[Records]
━━━━━━━━━━━━━━━━

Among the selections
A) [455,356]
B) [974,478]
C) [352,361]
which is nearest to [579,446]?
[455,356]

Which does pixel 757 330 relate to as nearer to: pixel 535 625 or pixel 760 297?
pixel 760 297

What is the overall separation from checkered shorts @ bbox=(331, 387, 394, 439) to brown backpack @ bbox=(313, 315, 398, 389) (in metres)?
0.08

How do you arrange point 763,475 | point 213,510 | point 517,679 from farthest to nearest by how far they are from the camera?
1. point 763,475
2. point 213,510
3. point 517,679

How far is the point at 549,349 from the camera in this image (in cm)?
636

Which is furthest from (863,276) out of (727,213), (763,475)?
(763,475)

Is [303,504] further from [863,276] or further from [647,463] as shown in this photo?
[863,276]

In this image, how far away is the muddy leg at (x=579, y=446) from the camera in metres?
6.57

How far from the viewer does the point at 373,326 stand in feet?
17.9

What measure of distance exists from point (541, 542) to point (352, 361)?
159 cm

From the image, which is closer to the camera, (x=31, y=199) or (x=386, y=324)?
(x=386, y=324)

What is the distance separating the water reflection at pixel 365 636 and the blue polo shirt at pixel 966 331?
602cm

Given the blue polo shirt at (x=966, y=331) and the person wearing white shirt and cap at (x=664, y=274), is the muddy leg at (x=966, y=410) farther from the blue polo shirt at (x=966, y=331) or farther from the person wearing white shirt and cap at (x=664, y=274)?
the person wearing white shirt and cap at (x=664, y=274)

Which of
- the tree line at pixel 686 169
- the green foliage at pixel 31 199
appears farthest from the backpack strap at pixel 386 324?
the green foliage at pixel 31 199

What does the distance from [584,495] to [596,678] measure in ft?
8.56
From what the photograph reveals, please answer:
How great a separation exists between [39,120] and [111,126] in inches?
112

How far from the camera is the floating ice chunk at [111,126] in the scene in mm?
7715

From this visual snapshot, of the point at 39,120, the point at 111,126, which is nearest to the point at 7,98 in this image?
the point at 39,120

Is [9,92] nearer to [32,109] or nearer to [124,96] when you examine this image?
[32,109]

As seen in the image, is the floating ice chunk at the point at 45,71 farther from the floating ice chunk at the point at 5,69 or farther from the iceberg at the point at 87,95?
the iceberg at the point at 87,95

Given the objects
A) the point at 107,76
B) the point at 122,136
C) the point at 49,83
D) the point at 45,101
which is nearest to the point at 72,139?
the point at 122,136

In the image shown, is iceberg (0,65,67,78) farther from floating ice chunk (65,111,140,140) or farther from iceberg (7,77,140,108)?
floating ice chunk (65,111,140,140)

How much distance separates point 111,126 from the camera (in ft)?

━━━━━━━━━━━━━━━━

— WHAT NEEDS TO BE DONE —
Can you give the records again with "muddy leg" switched to "mud-covered leg" everywhere it occurs and everything else left unchanged?

— WRITTEN ANSWER —
Among the selections
A) [455,356]
B) [974,478]
C) [352,361]
which is nearest to [579,446]?
[455,356]

Which does pixel 757 330 relate to as nearer to: pixel 535 625 or pixel 760 297?
pixel 760 297

What is the overall separation from checkered shorts @ bbox=(331, 387, 394, 439) to brown backpack @ bbox=(313, 315, 398, 389) (in metres)?
0.08

How do you arrange point 763,475 | point 213,510 | point 517,679 from farthest to nearest by how far they are from the camera?
1. point 763,475
2. point 213,510
3. point 517,679

How far is the point at 549,349 from the camera in this image (in cm)?
636

Which is furthest from (863,276) out of (727,213), (763,475)?
(763,475)

Is [303,504] further from [863,276] or further from [647,463] as shown in this photo?
[863,276]

In this image, how far away is the mud-covered leg at (x=579, y=446) from the camera in metres?
6.57

How far from the viewer does the point at 373,326 stand in feet?
17.9

What measure of distance exists from point (541, 542) to point (352, 361)?
159 cm

From the image, which is closer to the camera, (x=31, y=199) or (x=386, y=324)?
(x=386, y=324)

What is the distance separating the water reflection at pixel 365 636 and the blue polo shirt at pixel 966 331?
602cm

Given the blue polo shirt at (x=966, y=331) and the person wearing white shirt and cap at (x=664, y=274), is the mud-covered leg at (x=966, y=410) farther from the blue polo shirt at (x=966, y=331) or farther from the person wearing white shirt and cap at (x=664, y=274)?
the person wearing white shirt and cap at (x=664, y=274)

Which of
- the tree line at pixel 686 169
- the green foliage at pixel 31 199
appears farthest from the backpack strap at pixel 386 324?
the green foliage at pixel 31 199

What does the distance from [584,495] to [596,678] measure in ft?
8.56
From what the photograph reveals, please answer:
How great a separation exists between [39,120] and [111,126] in inches?
112

How far from the camera is the floating ice chunk at [111,126] in the scene in mm?
7715

From this visual snapshot, of the point at 39,120, the point at 111,126, which is nearest to the point at 7,98 in this image?
the point at 39,120

Is [9,92] nearer to [32,109] or nearer to [124,96] when you examine this image?
[32,109]

As seen in the image, is the floating ice chunk at the point at 45,71 farther from the floating ice chunk at the point at 5,69 or farther from the iceberg at the point at 87,95?
the iceberg at the point at 87,95

Given the objects
A) the point at 107,76
B) the point at 122,136
C) the point at 49,83
D) the point at 45,101
which is nearest to the point at 72,139?
the point at 122,136

In the image shown, is iceberg (0,65,67,78) farther from floating ice chunk (65,111,140,140) or farther from iceberg (7,77,140,108)?
floating ice chunk (65,111,140,140)

How much distance separates point 111,126 from the camera (in ft)?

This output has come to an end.